In other legal challenges affecting North Carolina, the N.C. State Board of Elections has suspended a portion of the pilot program for public funding of municipal elections in Chapel Hill. As discussed by the Carolina Journal Online (a project of the nonprofit John Locke Foundation), a recent Supreme Court ruling dealing with tax-payer funded elections in Arizona has led to a pending halt to so-called “rescue funds” for candidates who accept public funding through the Voter-Owned Elections program. Such funds, which are disbursed only if opponents outside the public-funding program exceed a set expenditure limit, have been ruled unconstitutional because such a system basically punishes non-participating candidates.

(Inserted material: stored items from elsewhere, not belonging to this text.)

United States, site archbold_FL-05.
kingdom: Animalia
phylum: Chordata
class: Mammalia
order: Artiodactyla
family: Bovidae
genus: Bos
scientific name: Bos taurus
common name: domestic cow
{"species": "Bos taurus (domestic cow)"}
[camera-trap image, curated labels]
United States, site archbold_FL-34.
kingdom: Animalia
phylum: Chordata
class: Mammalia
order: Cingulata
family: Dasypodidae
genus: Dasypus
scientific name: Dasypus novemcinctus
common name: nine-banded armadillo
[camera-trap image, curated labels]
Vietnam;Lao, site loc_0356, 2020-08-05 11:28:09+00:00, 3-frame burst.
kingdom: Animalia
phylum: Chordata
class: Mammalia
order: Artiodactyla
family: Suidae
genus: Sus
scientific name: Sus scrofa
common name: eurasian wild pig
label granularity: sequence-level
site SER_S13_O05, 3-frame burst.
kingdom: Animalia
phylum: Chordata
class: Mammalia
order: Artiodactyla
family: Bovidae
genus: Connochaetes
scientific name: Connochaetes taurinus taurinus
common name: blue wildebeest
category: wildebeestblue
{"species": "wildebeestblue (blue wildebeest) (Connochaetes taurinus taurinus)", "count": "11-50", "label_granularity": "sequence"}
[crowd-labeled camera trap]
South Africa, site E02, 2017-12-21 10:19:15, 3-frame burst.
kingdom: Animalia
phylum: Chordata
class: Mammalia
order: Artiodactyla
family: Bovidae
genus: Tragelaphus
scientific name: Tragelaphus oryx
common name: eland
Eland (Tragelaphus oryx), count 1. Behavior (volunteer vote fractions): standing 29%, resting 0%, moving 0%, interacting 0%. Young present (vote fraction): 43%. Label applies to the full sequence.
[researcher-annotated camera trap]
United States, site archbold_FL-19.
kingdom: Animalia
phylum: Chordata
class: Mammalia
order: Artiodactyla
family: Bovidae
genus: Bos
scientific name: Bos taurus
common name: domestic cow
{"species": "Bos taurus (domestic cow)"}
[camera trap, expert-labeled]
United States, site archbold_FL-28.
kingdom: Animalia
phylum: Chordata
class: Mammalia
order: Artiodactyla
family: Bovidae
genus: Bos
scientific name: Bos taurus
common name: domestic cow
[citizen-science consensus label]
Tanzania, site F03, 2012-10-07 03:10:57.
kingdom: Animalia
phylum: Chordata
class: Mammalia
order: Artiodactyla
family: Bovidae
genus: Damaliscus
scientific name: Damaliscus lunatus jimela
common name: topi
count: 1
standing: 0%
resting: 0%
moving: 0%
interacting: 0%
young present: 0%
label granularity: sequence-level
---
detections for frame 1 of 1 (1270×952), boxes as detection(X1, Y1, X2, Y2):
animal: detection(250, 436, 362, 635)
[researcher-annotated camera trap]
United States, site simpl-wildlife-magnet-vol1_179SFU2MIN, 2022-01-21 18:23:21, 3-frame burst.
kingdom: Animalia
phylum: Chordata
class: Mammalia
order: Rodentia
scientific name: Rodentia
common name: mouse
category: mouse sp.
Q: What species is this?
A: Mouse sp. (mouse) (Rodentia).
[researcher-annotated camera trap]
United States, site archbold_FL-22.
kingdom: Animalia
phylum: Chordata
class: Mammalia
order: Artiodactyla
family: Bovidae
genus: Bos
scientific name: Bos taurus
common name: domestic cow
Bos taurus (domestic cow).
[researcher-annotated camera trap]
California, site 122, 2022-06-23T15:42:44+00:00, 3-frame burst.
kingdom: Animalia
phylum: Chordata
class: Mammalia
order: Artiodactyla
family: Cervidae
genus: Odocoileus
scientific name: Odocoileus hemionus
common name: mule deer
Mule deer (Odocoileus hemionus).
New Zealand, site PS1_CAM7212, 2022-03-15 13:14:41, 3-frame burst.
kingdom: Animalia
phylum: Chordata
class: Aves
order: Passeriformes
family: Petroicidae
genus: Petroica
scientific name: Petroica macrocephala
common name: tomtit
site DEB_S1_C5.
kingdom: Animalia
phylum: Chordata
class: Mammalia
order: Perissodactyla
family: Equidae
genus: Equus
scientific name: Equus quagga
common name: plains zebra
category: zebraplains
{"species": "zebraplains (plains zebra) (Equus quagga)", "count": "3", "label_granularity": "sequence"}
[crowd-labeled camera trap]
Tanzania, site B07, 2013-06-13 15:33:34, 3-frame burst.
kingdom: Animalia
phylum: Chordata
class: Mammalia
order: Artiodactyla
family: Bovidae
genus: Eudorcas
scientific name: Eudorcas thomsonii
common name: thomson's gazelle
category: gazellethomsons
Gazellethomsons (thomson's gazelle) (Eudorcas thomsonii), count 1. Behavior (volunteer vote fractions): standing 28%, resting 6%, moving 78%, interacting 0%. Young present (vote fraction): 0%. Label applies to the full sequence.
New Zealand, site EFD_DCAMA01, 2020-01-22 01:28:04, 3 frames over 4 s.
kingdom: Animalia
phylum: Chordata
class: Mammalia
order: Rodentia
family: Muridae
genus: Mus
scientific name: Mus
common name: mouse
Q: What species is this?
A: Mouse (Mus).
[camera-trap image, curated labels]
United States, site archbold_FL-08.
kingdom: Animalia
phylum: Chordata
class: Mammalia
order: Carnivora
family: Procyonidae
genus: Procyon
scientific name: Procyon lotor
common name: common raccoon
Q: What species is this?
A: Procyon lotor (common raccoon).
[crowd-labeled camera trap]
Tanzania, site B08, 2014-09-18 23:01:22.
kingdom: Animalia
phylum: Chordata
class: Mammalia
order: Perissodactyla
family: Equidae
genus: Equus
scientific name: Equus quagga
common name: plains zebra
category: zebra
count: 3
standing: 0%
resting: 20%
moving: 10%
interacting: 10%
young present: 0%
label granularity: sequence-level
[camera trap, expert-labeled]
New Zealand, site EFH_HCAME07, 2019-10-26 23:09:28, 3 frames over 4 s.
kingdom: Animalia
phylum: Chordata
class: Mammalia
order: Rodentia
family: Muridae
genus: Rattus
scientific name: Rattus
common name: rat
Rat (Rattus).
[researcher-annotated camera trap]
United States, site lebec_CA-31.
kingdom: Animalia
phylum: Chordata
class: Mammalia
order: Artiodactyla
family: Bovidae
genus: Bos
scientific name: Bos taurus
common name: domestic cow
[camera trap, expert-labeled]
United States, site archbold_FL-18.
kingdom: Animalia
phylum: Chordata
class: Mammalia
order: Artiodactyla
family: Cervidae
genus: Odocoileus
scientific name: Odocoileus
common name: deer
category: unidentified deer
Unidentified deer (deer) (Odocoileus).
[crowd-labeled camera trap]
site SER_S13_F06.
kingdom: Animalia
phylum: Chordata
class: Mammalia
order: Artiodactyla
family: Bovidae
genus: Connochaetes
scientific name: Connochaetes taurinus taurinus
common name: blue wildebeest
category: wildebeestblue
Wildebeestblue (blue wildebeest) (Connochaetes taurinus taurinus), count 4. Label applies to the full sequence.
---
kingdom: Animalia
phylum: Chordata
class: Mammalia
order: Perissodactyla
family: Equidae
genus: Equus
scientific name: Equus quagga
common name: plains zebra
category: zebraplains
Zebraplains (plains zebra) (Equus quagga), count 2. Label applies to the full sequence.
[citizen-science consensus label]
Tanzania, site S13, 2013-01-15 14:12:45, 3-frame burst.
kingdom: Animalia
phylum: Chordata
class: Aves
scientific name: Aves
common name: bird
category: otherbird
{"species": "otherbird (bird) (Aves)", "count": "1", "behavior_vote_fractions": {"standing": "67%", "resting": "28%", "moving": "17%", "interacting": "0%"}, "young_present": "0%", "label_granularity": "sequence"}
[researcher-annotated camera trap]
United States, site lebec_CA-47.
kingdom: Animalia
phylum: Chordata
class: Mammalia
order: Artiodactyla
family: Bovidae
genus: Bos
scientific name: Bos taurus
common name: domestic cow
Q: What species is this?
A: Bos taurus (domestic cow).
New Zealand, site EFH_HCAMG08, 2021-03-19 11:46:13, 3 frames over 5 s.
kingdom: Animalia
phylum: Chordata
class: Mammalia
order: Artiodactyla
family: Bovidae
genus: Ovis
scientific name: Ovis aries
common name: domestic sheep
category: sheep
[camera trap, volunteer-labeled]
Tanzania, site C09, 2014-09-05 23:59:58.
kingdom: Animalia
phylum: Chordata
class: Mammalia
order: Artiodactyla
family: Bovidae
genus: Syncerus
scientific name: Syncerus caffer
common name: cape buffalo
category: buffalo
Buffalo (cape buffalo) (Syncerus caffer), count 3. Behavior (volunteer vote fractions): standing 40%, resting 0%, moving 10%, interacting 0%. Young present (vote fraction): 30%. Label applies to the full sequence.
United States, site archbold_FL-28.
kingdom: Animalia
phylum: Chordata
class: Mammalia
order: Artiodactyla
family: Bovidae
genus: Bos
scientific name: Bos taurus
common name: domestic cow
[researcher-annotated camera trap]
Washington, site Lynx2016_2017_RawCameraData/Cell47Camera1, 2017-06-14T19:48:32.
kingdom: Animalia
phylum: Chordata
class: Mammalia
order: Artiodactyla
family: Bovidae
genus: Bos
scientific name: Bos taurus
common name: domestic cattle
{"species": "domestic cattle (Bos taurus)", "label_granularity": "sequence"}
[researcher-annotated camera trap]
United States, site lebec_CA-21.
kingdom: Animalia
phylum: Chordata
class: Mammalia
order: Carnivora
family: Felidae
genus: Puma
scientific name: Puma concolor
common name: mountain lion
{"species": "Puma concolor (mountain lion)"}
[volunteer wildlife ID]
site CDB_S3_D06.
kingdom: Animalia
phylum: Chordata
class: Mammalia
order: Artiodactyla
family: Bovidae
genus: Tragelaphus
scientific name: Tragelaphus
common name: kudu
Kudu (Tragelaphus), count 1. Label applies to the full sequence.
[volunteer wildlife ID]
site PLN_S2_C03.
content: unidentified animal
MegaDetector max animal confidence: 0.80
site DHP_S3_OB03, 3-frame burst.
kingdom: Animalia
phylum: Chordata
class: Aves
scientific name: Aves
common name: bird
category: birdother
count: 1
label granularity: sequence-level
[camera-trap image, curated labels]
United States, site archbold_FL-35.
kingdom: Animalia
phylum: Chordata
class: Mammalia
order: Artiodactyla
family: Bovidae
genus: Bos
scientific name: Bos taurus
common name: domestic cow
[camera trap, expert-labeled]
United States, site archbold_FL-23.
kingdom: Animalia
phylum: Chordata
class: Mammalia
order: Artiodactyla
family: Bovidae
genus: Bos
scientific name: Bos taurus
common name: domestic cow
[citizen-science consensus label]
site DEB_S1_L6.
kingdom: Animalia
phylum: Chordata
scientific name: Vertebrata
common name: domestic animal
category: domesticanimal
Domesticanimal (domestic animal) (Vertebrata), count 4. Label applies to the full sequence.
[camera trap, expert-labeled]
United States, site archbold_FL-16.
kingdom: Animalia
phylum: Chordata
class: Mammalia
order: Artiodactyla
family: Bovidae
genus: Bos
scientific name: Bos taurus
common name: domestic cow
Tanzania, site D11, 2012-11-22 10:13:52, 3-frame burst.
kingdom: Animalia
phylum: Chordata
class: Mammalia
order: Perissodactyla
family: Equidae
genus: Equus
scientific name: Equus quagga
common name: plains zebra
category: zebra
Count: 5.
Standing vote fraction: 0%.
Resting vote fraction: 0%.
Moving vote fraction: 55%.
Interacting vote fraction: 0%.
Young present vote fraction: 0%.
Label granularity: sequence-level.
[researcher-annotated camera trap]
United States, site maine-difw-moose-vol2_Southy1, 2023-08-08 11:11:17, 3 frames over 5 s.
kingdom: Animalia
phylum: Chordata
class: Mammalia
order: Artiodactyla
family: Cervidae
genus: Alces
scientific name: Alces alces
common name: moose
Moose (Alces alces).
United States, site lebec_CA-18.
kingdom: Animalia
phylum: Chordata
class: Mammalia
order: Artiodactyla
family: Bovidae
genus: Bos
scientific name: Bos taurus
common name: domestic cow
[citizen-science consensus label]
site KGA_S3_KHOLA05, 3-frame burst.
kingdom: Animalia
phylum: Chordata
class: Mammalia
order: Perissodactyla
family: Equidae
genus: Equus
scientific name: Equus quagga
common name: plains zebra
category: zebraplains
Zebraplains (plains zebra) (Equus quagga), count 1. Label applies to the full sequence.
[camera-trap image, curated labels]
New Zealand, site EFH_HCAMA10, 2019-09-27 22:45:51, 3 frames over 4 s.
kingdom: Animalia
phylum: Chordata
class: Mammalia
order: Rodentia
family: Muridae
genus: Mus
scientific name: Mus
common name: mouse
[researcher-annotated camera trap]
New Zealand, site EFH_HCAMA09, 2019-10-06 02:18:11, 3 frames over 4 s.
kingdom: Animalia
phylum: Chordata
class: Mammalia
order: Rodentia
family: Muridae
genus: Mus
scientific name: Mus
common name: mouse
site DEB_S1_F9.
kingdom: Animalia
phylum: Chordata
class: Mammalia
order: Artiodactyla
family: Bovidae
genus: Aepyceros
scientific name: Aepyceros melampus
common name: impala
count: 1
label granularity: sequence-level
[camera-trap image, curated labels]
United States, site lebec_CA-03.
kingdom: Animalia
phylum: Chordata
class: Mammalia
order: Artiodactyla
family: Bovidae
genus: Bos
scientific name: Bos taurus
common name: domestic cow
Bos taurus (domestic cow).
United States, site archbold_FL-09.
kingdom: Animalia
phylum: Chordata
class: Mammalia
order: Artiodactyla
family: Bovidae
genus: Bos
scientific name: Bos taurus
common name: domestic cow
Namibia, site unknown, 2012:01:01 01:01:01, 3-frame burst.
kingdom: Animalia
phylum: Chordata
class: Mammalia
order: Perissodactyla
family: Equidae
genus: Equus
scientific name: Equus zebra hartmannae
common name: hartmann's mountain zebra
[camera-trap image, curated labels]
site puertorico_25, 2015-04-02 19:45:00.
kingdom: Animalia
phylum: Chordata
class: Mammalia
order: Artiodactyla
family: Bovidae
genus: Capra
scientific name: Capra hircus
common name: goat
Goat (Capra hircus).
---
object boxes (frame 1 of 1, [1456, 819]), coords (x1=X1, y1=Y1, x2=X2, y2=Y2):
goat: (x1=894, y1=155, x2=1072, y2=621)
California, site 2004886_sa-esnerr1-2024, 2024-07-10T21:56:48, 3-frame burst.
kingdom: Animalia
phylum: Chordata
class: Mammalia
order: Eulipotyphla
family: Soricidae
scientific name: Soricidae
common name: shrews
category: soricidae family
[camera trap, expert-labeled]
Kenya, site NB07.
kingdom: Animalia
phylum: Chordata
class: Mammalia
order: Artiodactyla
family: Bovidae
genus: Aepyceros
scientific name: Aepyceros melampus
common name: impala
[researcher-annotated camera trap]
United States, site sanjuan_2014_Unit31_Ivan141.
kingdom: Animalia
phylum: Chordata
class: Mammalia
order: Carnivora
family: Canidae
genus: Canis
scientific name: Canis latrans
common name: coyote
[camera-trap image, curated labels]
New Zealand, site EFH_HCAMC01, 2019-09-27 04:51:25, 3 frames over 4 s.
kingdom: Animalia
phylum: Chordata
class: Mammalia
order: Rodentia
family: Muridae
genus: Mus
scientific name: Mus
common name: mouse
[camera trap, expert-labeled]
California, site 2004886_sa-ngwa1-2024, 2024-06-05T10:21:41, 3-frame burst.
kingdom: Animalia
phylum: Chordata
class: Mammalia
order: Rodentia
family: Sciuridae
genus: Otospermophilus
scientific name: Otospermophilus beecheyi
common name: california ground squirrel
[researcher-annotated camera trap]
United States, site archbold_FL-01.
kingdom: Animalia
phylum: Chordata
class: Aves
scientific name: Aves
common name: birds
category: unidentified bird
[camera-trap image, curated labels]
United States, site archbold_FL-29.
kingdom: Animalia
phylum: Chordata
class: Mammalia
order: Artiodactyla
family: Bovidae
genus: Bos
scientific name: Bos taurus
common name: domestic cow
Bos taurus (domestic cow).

As written by Chief Justice John Roberts, the majority ruling stated that the matching funds provision: “substantially burdens the speech of privately financed candidates and independent expenditure groups without serving a compelling state interest.” It remains to be seen if the SBOE’s determination will also affect the Council of State’s participation in Voter-Owned Elections, which applies to races for commissioner of insurance, state auditor and superintendent of public instruction — held up by the nonpartisan Democracy North Carolina as a national model for clean elections. It also remains to be seen if the state law’s method of funding, which differs in financial totals from that of Arizona, will become another challenge point in the legal system.

The Legislature reconvenes on November 7.